── Given passage ──

As an AI Software Team Lead (Hands-On), you will lead a team of software engineers responsible for Axon’s production AI infrastructure and real-time computer vision pipelines. This is a hands-on leadership role, combining technical ownership, architectural decision-making, and active development. You will work closely with research, hardware, and product teams to transform cutting-edge AI algorithms into robust, high-performance production systems deployed on edge environments.
What You'll Do:
Technical Leadership
- Lead and mentor a team of AI software engineers (2–6 engineers).
- Own the team’s technical roadmap, architecture, and engineering standards.
- Drive best practices in system design, testing, performance optimization, and production reliability.
- Conduct code reviews and actively contribute to the codebase (approximately 30–50% hands-on development).
Delivery & Execution
- Own end-to-end delivery of production AI and real-time video processing pipelines.
- Define priorities, break down initiatives into actionable tasks, and ensure execution.
- Collaborate closely with research teams to productionize state-of-the-art AI models.
- Oversee deployment across a diverse range of edge hardware platforms.
System & Performance Ownership
- Optimize runtime efficiency of AI models and classical computer vision algorithms.
- Ensure scalability, low latency, and high reliability of mission-critical systems.

───
── Supplied material ──

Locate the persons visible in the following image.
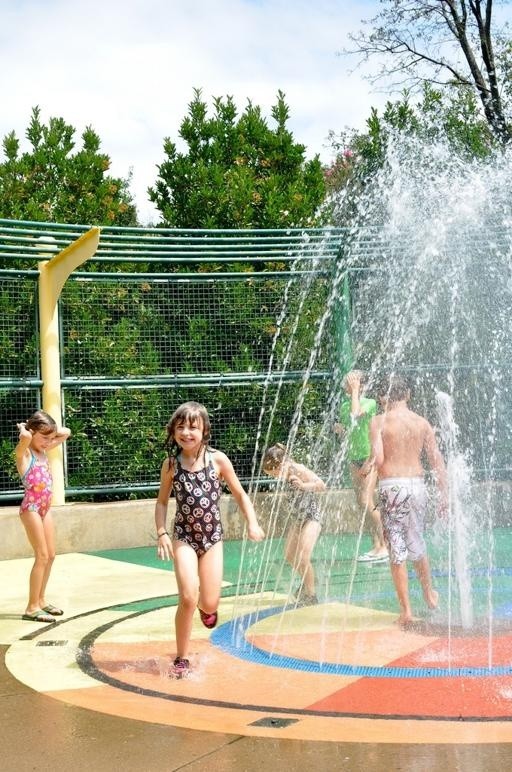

───

■ Exercise ■
Please continue the AI Software Team Lead job description after its final bullet point.

■ Output of the exercise ■
- Maintain deep familiarity with the production code and system architecture.
Qualifications (Must)
- BS/MS in Computer Science or related field.
- 7+ years of software engineering experience in industrial or academic settings.
- 2+ years of experience leading or mentoring engineers.
- Strong proficiency in Python.
- Strong experience developing in Linux environments.
- Proven experience designing and delivering production systems.
- Strong system design and architectural skills.
- Ability to thrive in a dynamic early-stage environment.
Qualifications (Advantages)
- Deep understanding of state-of-the-art computer vision and deep learning concepts.
- Experience with leading AI systems into production.
- Experience with video protocols and streaming tools (GStreamer, FFmpeg).
- Experience with hardware integration tools (ROS, serial communication, camera calibration tools).